![]() |
![]() |
After debating a controversial proposal to require that minority and women psychiatrists be included in every industry-supported symposium at APA annual meetings, the Board of Trustees decided at its September meeting in Washington, D.C., to table the matter until the next time it convenes, which will be on October 23.
The idea of requiring the pharmaceutical industry organizers of these popular annual meeting sessions to include minority group and women participants originated with the Committee of Black Psychiatrists, chaired by Gloria Pitts, D.O., of Southfield, Mich. She reported that committee’s concern to the Trustees at their June meeting. At that time she noted that minority psychiatrists had proposed three industry-supported symposia this year, but all were turned down.
She noted as well that the committee was concerned that too few racial and ethnic minority group members are included in drug trials conducted by the companies that support the annual meeting sessions. This fact is troubling, she said, because research suggests that efficacy and side effects may differ among people of different ethnic backgrounds. Requiring minority participation in the symposia would send a clear message that the diversity of the patients who receive psychiatric treatment cannot be ignored in clinical trials.
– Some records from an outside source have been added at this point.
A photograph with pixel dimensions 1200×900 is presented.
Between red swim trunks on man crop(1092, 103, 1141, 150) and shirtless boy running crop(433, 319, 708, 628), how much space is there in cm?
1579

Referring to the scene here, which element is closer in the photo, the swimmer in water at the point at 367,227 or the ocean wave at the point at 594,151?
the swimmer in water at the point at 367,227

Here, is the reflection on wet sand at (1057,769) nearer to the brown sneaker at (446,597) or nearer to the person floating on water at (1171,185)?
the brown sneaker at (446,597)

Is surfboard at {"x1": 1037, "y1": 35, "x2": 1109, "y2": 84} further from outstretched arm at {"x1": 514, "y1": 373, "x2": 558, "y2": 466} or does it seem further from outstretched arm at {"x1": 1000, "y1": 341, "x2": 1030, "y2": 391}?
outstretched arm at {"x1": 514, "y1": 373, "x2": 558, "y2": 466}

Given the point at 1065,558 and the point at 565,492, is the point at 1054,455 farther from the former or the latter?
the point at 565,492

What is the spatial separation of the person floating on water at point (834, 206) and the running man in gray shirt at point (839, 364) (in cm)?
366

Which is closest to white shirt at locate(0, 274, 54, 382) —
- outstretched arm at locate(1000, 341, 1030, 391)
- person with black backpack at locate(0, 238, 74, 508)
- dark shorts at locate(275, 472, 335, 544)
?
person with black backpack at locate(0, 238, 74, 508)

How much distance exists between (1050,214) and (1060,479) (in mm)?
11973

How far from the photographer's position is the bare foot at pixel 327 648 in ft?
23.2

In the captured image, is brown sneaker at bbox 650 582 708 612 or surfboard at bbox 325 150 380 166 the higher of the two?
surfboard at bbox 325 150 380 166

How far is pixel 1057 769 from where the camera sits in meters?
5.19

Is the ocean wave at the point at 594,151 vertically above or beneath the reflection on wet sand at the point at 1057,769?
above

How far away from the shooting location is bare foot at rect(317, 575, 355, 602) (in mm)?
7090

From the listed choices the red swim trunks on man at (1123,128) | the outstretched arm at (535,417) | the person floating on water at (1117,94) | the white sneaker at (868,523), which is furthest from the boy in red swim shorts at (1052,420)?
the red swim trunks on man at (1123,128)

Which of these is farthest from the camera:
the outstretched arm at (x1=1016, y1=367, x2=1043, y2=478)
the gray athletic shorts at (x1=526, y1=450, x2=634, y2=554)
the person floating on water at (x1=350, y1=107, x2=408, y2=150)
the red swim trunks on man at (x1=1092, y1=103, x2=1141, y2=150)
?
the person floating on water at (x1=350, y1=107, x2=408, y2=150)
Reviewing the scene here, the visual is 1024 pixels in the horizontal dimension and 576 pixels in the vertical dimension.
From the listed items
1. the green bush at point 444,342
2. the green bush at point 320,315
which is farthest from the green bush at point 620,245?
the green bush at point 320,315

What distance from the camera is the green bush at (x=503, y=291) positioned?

Following Pitts’s report, APA President Herbert Sacks, M.D., appointed an ad hoc task force charged with studying the issues raised by the Committee of Black Psychiatrists and developing proposals for the Board to discuss at its September meeting. Named to the task force were President-elect Rodrigo Muñoz, M.D., Speaker-elect Donna Norris, M.D., immediate past president Harold Eist, M.D., and Pitts.
Reporting on behalf of the task force last month, Muñoz said that the members agreed that increased participation by minority and women psychiatrists on the industry-supported symposia was a worthy goal.
"The minorities may profit from partnerships with drug-manufacturing companies to propose culturally relevant industry-supported symposia," he said. He added that he had talked with representatives from several pharmaceutical firms that appeared receptive to the notion of adding sessions of particular relevance to minority and women psychiatrists. He suggested that the Board endorse a goal of having 15 industry-supported symposia - about one-third of the number in recent years - "directly relevant" to women and minority-group members.
Former APA president Joseph T. English, M.D., urged the Board to pass the proposal as a one-year trial. While "it is no longer politically correct to have quotas, . . .there is a tremendous backlash across the country because we are not paying special attention to the needs of minorities," he said.
Trustee-at-Large Michelle Riba, M.D., said that while she agreed with the intent of the task force’s proposal, she objected to the idea of imposing mandates on the companies that support these symposia. Riba, a former vice chair of the APA committee that organizes the annual meeting scientific program, urged her colleagues to frame the proposal in the form of guidelines urging the pharmaceutical companies to include minority and women psychiatrists and to design some of their sessions to focus on "culturally relevant" research and clinical issues. Stressing that the Scientific Program Committee is working hard to ensure maximum participation by all segments of the psychiatric community, she pointed out that for last year’s annual meeting program, two industry-supported symposia were turned down specifically because they included no women or minorities.
Incoming APA Medical Director Steven Mirin, M.D., told the Board that he and outgoing Medical Director Melvin Sabshin, M.D., had recently met with pharmaceutical company representatives and "came away with a clear sense that the symposia organizers realize that anyone with half a brain knows this is an important issue to pay attention to." This change in the composition of symposia panels will likely happen without APA legislating it, Mirin pointed out.